• [WORK REQUIRED] Repeat the listing verbatim. Drop any pictures.
*** RAW DATA Section Begins ***
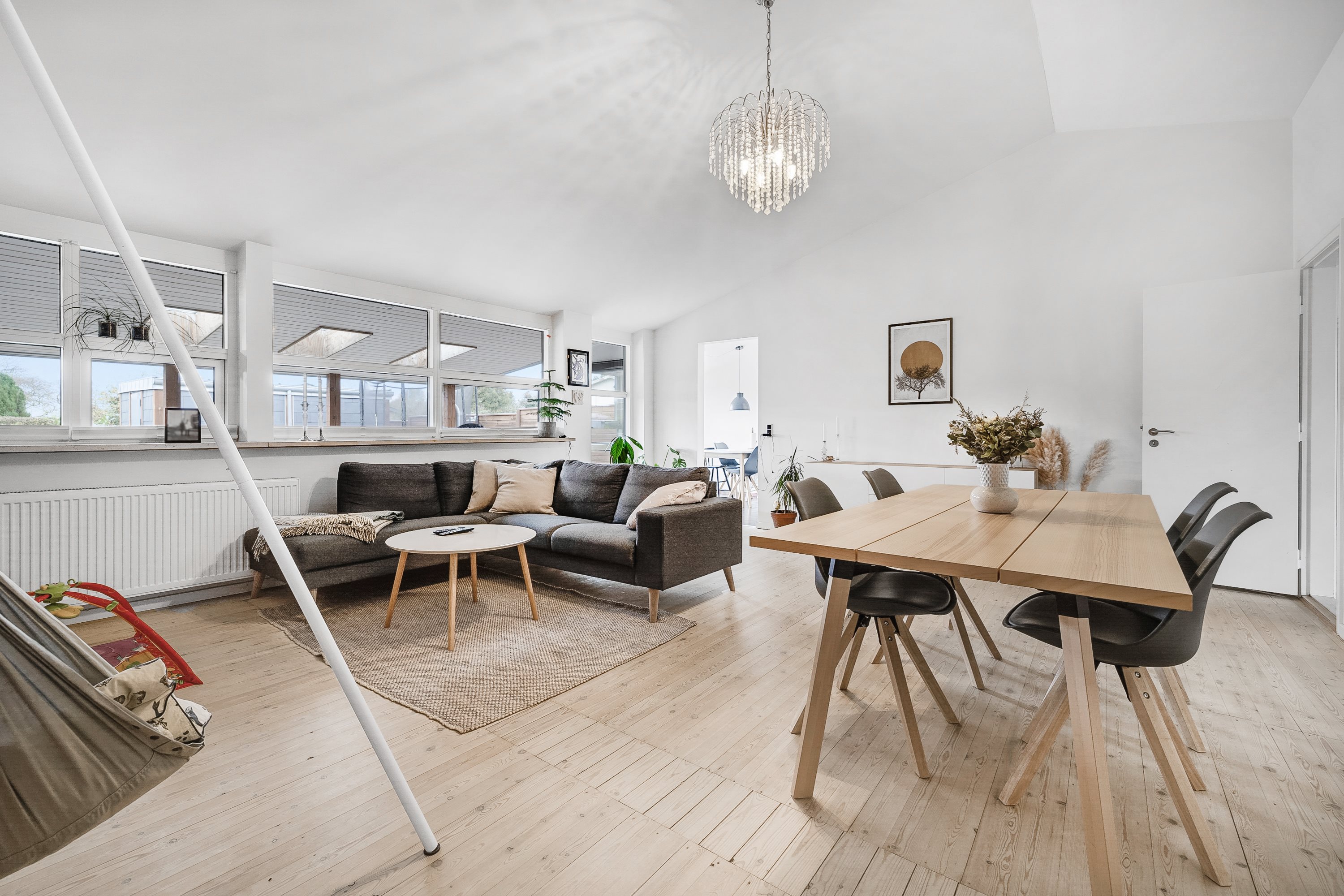 Egilsvej 4, 5210 Odense NV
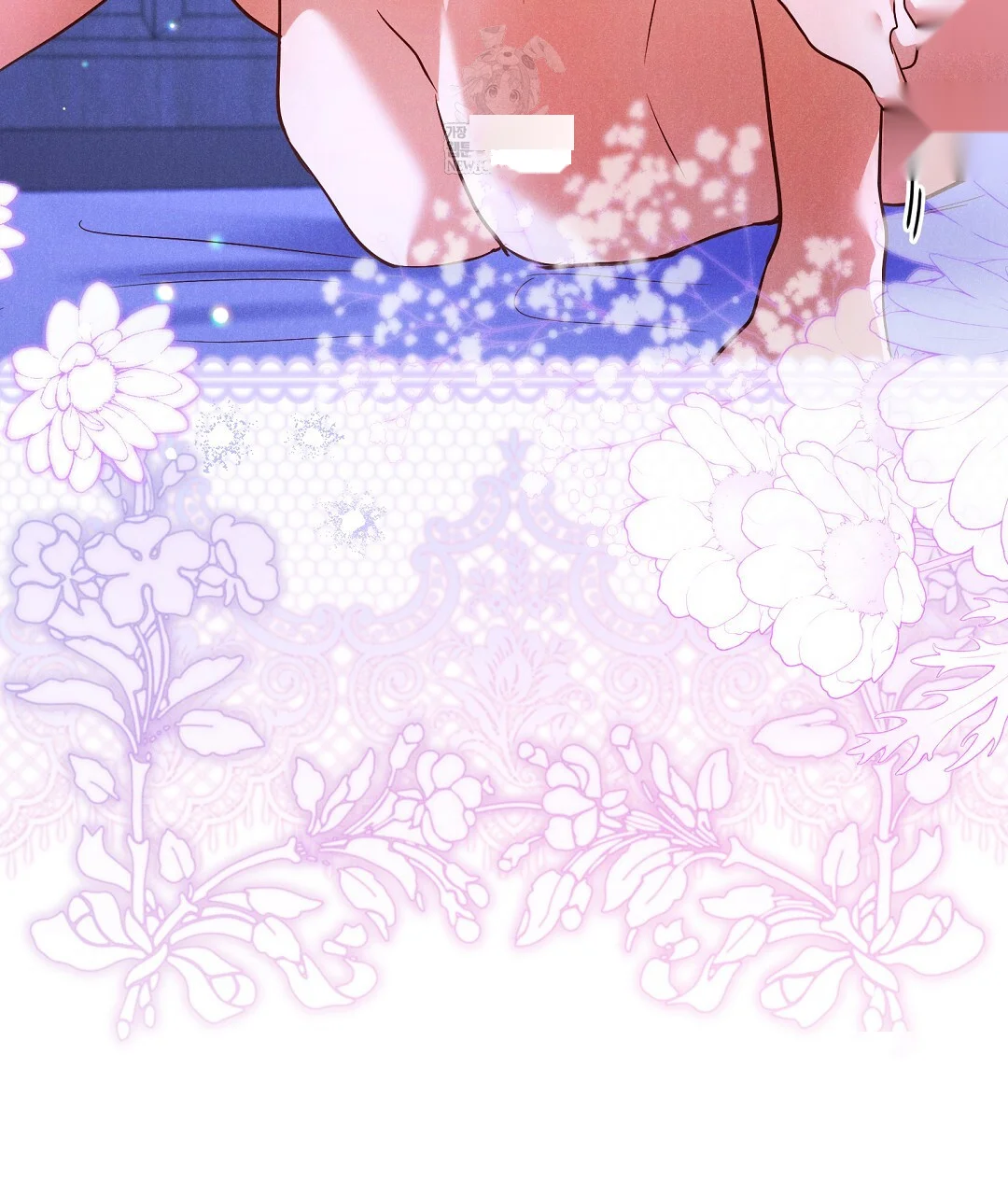 Reeling In The Male Lead Chapter 40 - Page 23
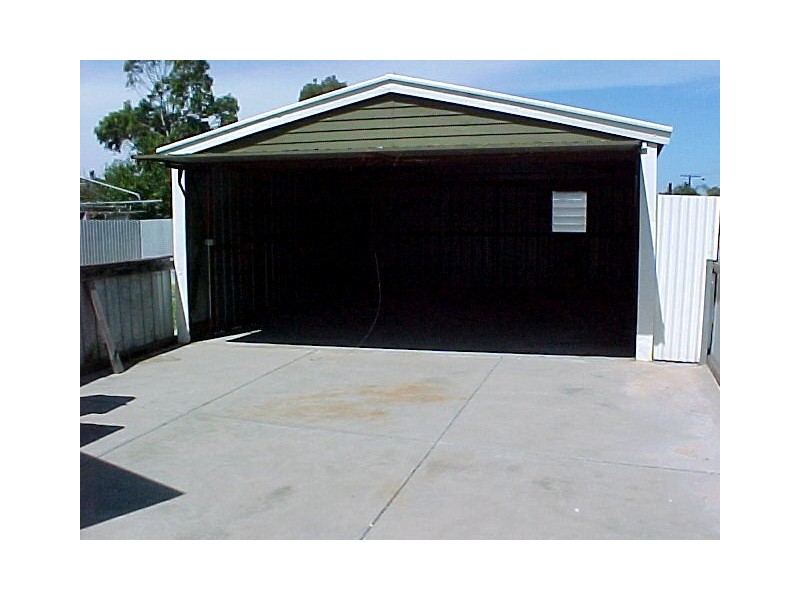PROPERTY LEASED, Salisbury East SA 5109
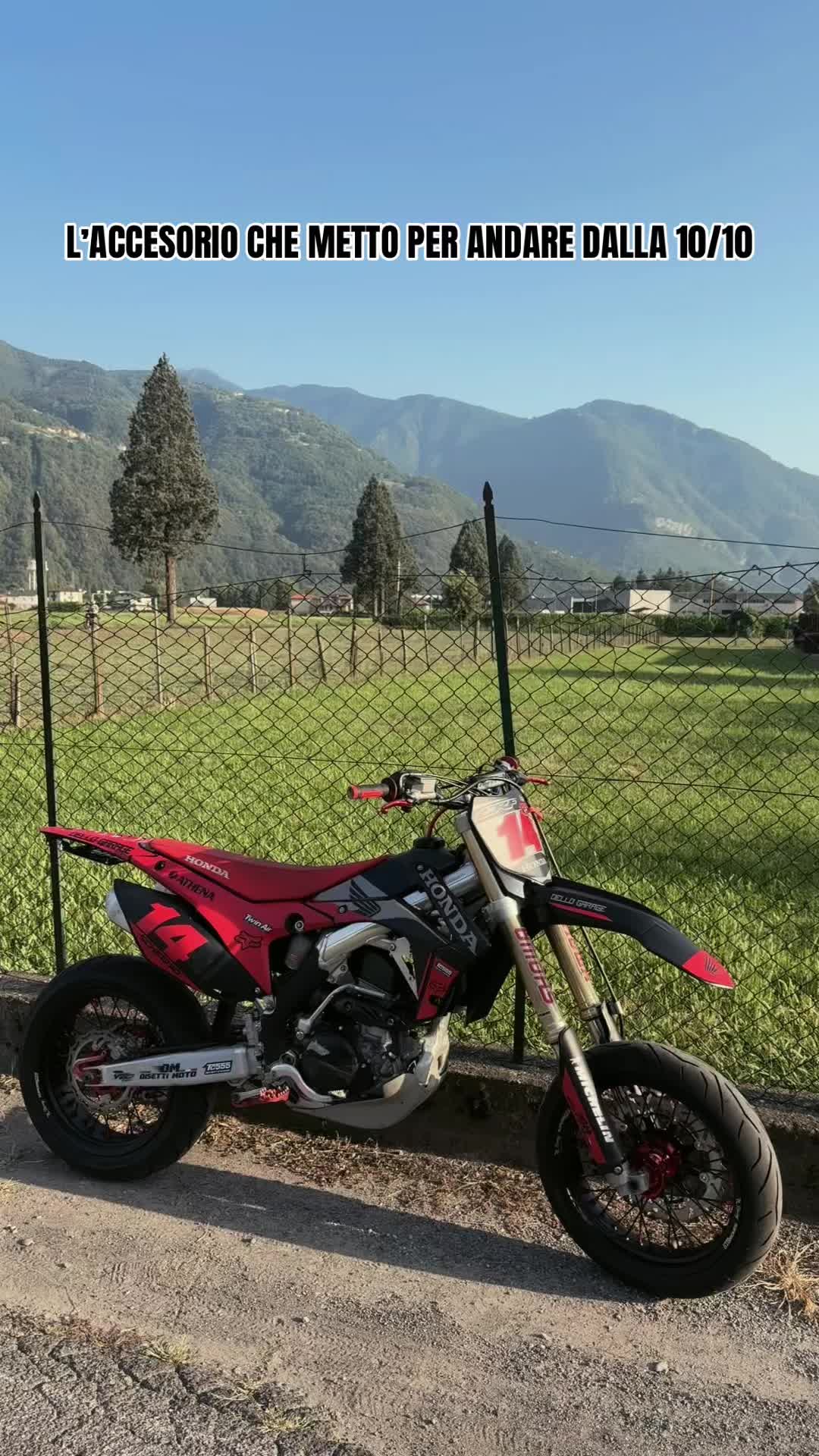 @mattiagravaaaaa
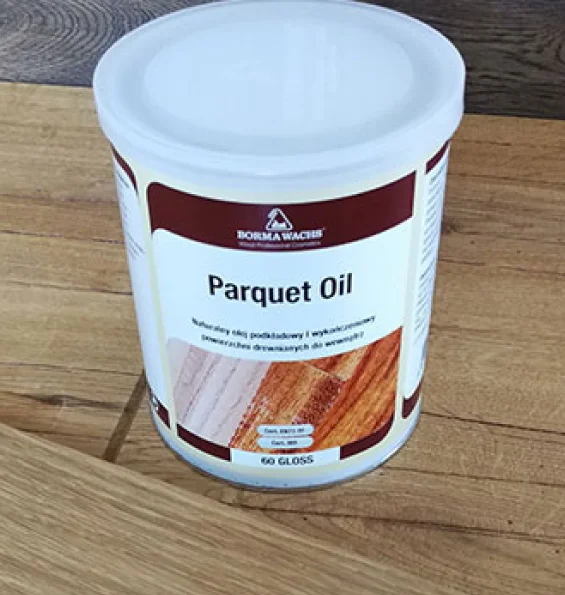 wood-and-parquet-oil-header.webp
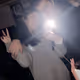 NackB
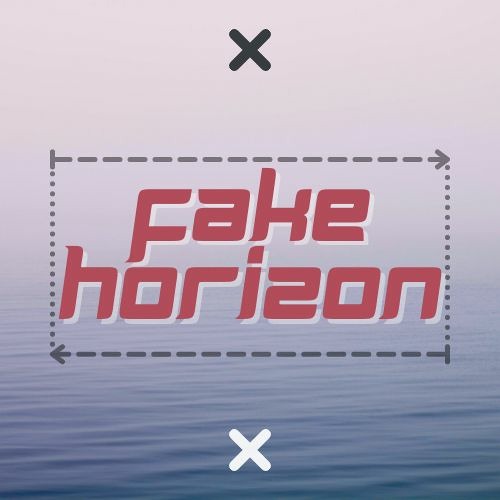 Stream fake horizon music | Listen to songs, albums, playlists for free on  SoundCloud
*** RAW DATA Section Ends ***
• [WORKED SOLUTION]
 Egilsvej 4, 5210 Odense NV
 Reeling In The Male Lead Chapter 40 - Page 23
PROPERTY LEASED, Salisbury East SA 5109
 @mattiagravaaaaa
 wood-and-parquet-oil-header.webp
 NackB
 Stream fake horizon music | Listen to songs, albums, playlists for free on  SoundCloud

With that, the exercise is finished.